Educators

What does concussion in sports have to do with me?

Teachers know aspects of their students that parents, coaches, athletic trainers, and peers may not know. They are in a unique position to observe and interact with students as they learn, allowing them a glimpse into the way each one’s brain processes information. Some students are quick to raise their hands to answer a question while others are more thoughtful to be sure they have the correct answer before raising their hand to answer. Some students always finish a test first and have excellent grades while others may finish first and fail the test. Certainly parents, coaches, athletic trainers, and peers are well aware of other aspects of these same students that teachers are not. Teachers can usually see when one of their student’s cognitive or academic behaviors has changed and will usually begin asking questions of the student and parents to determine the cause of the change. But how often does a teacher pause to think that the cognitive or academic changes they are seeing might be a consequence of a physical injury like a concussion?

Concussion causes physical, cognitive, and emotional symptoms that last for a varying amount of time. Some symptoms show up right away, but others may not appear or be noticed for days or weeks after injury. Likewise, some symptoms might resolve fairly quickly, but others—especially fatigue—can persist much longer. The number and severity of symptoms, the speed of recovery, and the impact of symptoms on academic functioning or other activities will be different for each student.


What are the cognitive effects of a concussion?

The cognitive effects of concussion can include difficulty concentrating and paying attention, trouble with learning and memory, problems with word-finding and putting thoughts into words, being easily confused and losing track of time and place, being slower in thinking, acting, reading, and speaking, being easily distracted, having trouble doing more than one thing at a time and/or a lack of organization in everyday tasks.

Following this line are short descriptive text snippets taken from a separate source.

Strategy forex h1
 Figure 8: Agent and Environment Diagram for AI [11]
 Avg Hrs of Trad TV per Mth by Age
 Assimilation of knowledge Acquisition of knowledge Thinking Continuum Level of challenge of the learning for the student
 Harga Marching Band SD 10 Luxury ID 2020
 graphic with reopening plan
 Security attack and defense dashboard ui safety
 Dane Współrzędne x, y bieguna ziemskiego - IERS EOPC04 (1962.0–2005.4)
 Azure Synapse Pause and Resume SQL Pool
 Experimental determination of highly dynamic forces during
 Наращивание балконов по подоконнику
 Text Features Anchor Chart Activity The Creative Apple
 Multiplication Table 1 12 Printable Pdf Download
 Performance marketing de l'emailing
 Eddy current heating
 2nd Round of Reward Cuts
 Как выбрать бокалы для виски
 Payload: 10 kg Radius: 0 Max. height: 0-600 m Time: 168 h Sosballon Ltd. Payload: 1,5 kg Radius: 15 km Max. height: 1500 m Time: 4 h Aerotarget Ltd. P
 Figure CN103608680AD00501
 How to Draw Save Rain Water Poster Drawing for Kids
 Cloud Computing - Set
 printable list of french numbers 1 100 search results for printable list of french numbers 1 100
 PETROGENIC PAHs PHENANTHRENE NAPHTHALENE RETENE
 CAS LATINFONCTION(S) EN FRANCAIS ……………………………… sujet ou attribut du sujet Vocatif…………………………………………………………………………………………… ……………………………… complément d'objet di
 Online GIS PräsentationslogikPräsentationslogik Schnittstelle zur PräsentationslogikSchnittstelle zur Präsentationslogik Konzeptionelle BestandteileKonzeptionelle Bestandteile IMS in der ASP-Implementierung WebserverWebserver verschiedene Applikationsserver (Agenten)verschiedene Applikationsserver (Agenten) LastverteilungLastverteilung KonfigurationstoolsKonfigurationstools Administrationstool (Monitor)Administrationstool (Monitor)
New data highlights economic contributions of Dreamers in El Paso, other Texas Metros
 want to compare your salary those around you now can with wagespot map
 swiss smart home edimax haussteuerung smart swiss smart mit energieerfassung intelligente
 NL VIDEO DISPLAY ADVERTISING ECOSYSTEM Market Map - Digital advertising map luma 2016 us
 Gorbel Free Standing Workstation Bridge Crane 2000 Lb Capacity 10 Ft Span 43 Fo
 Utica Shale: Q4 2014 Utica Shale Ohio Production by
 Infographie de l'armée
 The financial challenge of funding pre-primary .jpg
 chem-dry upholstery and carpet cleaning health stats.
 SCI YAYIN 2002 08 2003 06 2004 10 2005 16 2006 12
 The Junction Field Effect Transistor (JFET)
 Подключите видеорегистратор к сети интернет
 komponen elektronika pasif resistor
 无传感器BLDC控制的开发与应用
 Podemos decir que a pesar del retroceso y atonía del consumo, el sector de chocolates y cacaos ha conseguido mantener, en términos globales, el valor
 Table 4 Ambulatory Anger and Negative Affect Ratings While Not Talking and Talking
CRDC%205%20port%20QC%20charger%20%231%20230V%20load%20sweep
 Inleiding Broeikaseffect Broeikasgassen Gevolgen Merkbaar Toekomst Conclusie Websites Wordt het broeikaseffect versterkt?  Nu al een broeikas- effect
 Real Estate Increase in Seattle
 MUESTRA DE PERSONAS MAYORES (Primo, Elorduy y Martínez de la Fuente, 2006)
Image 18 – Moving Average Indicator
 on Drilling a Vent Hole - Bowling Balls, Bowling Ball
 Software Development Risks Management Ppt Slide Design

It is easy to understand that any of these consequences can have an effect on learning and behavior in the classroom.

When you have a student in your class who has recently sustained a concussion you become an important member of the team of individuals who can help facilitate recovery once you have become informed about appropriate academic management of concussion.

Teachers need to be informed when one of their students has sustained a concussion. You may observe some of the following signs that cognition has been affected.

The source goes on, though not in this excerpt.